■ **WRITTEN REQUEST**:
Extract every line of the records that contains the word "region" and copy each of those lines in full.

■ **DATA FOR THE TASK**:

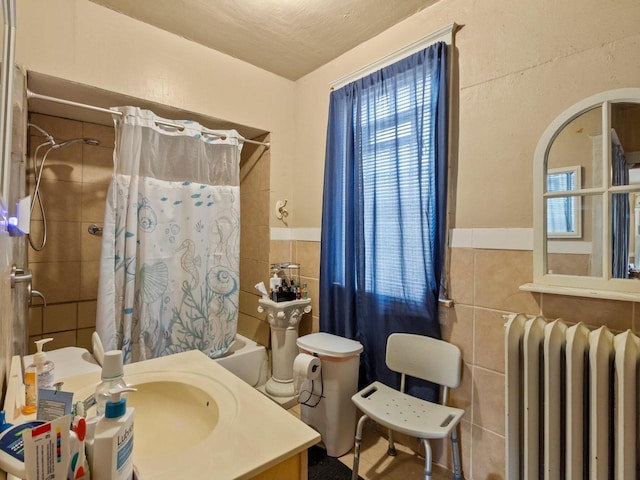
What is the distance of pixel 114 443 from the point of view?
467 mm

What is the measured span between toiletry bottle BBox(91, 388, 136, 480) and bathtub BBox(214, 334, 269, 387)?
163cm

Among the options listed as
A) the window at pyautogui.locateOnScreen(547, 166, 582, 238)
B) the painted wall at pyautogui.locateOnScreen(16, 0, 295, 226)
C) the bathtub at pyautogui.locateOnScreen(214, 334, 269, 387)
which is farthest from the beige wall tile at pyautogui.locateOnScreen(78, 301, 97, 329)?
the window at pyautogui.locateOnScreen(547, 166, 582, 238)

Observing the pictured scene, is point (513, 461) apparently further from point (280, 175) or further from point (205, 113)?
point (205, 113)

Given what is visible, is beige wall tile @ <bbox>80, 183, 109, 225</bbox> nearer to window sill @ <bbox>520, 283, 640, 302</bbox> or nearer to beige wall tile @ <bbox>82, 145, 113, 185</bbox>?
beige wall tile @ <bbox>82, 145, 113, 185</bbox>

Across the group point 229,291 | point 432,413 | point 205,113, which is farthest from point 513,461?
point 205,113

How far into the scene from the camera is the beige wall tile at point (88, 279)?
2.25 meters

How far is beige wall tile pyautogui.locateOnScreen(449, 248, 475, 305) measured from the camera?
4.84ft

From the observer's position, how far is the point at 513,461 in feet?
3.92

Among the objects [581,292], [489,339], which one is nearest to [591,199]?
[581,292]

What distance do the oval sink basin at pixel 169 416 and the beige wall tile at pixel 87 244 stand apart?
1.71 m

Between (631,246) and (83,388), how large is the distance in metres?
1.80

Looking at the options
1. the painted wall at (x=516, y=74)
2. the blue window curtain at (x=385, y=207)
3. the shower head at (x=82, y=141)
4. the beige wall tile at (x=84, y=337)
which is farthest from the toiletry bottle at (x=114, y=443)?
the beige wall tile at (x=84, y=337)

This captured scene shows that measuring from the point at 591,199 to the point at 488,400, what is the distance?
0.93 metres

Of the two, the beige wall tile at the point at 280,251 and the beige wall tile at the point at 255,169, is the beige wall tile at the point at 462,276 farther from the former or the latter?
the beige wall tile at the point at 255,169
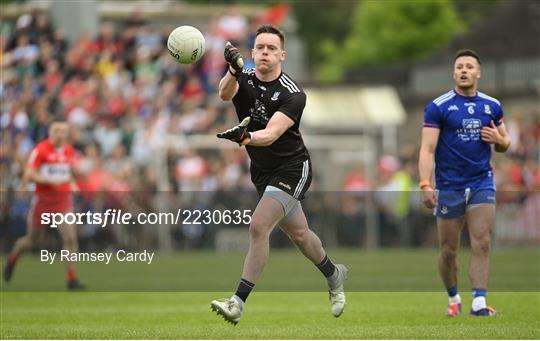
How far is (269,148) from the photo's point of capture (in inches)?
496

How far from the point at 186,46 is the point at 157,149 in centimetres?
1681

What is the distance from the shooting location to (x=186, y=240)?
27.5 meters

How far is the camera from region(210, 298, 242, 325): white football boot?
464 inches

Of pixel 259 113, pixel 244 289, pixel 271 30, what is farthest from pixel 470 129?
pixel 244 289

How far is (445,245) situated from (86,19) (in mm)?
21142

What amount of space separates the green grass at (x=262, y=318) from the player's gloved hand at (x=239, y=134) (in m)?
1.76

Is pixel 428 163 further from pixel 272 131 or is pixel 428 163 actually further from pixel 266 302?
pixel 266 302

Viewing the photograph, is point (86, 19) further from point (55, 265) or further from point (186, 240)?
point (55, 265)

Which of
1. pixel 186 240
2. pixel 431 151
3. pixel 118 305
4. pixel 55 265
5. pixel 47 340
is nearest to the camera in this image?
pixel 47 340

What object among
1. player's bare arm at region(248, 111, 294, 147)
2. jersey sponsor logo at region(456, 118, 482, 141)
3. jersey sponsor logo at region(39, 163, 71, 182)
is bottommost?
jersey sponsor logo at region(39, 163, 71, 182)

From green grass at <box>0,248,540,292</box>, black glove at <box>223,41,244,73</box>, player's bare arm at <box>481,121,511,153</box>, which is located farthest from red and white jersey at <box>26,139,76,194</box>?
black glove at <box>223,41,244,73</box>

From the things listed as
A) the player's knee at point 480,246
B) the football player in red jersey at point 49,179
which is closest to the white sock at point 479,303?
the player's knee at point 480,246

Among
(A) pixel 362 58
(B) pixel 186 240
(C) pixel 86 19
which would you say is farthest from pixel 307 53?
(B) pixel 186 240

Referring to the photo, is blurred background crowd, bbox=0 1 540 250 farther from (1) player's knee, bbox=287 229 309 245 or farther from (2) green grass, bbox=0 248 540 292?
(1) player's knee, bbox=287 229 309 245
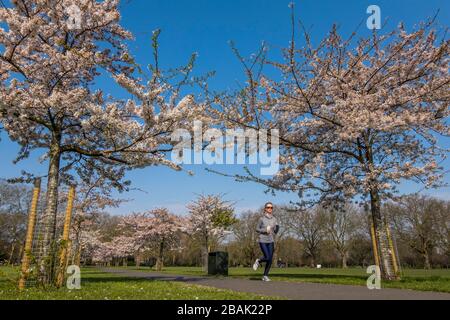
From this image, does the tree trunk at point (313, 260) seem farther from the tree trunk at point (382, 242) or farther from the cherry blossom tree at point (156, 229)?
the tree trunk at point (382, 242)

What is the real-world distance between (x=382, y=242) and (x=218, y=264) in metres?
8.35

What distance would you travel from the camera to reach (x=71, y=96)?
9.50m

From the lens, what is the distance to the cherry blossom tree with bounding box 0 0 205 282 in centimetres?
927

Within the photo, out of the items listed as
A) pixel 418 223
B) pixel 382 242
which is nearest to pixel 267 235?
pixel 382 242

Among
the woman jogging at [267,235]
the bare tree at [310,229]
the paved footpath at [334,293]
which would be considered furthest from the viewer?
the bare tree at [310,229]

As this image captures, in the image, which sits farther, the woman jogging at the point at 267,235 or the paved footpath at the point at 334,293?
the woman jogging at the point at 267,235

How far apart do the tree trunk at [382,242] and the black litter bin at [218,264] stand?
8.06 m

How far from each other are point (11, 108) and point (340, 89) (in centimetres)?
1065

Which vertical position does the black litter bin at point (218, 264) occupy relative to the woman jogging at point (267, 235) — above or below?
below

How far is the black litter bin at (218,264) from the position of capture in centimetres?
1786

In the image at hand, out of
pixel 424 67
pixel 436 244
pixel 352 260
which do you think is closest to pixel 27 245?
pixel 424 67

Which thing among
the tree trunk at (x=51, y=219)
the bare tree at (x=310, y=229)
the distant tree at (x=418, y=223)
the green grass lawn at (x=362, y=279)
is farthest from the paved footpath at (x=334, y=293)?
the bare tree at (x=310, y=229)

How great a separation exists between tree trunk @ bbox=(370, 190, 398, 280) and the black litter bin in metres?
8.06
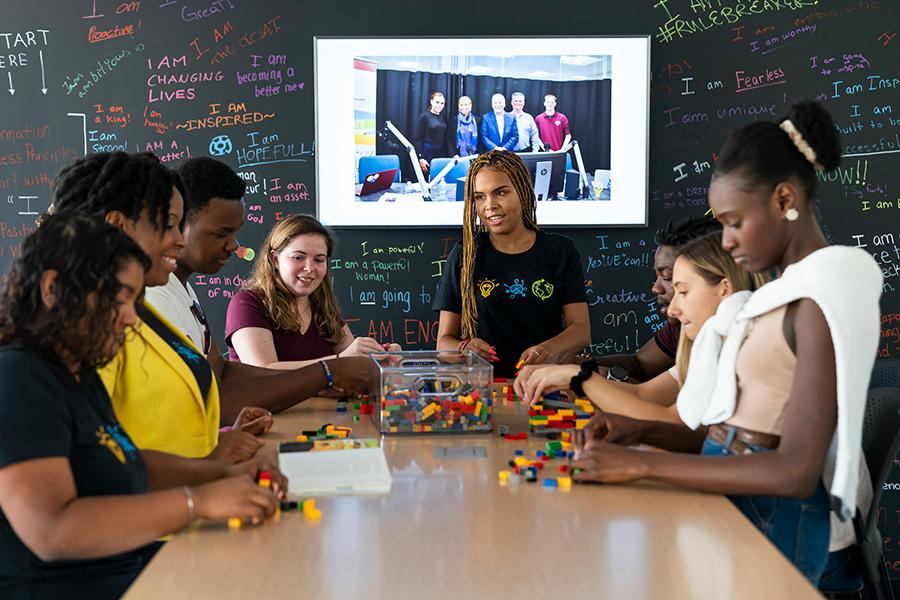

■ **FULL SOLUTION**:
How far is the camera from region(210, 298, 242, 325): white football boot?
1. player's bare arm at region(248, 111, 294, 147)
2. jersey sponsor logo at region(456, 118, 482, 141)
3. jersey sponsor logo at region(39, 163, 71, 182)
jersey sponsor logo at region(39, 163, 71, 182)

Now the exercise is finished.